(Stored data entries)

-------

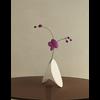 01 15 03 987 vase4 room final 00000 4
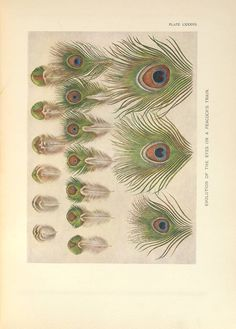 Evolution of the eyes of a peacock's train, from William Beebe, A monograph of the pheasants , 1918-1922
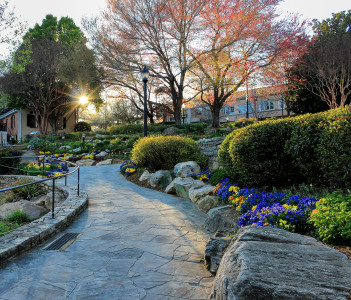 Greenville downtown Falls park at golden hour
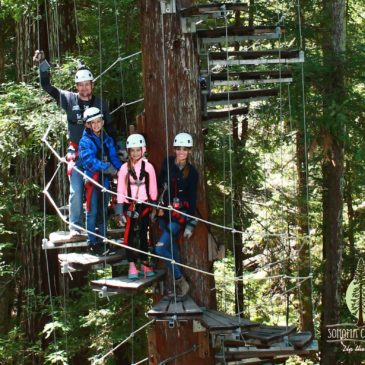 Tree Top Adventure: Zipline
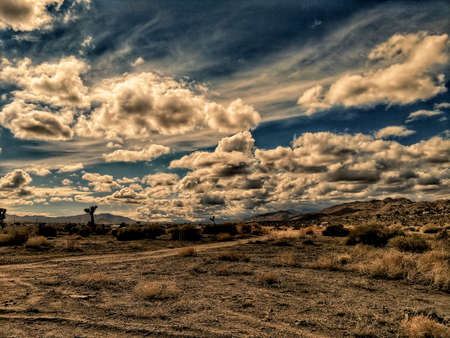 A dirt road in a scrubby California desert landscape. Banque d'images - 118385715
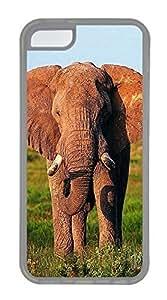 Grassland Elephants1 Cases For iPhone 5C - Summer Unique Cool 5c Cases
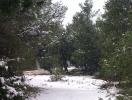 ΠΑΡΝΗΘΑ 1-3-2012_6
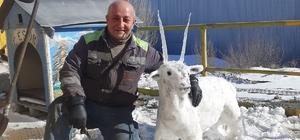 Kardan keçi yaptı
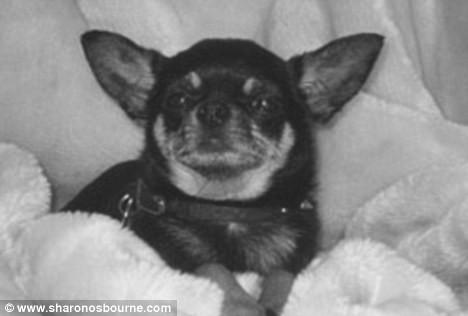 Martin, le chihuahua disparu de la famille Osbourne.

-------

• _The problem_: Give all the records again, exactly, without images.

• _Written answer_:
 01 15 03 987 vase4 room final 00000 4
 Evolution of the eyes of a peacock's train, from William Beebe, A monograph of the pheasants , 1918-1922
 Greenville downtown Falls park at golden hour
 Tree Top Adventure: Zipline
 A dirt road in a scrubby California desert landscape. Banque d'images - 118385715
 Grassland Elephants1 Cases For iPhone 5C - Summer Unique Cool 5c Cases
 ΠΑΡΝΗΘΑ 1-3-2012_6
 Kardan keçi yaptı
 Martin, le chihuahua disparu de la famille Osbourne.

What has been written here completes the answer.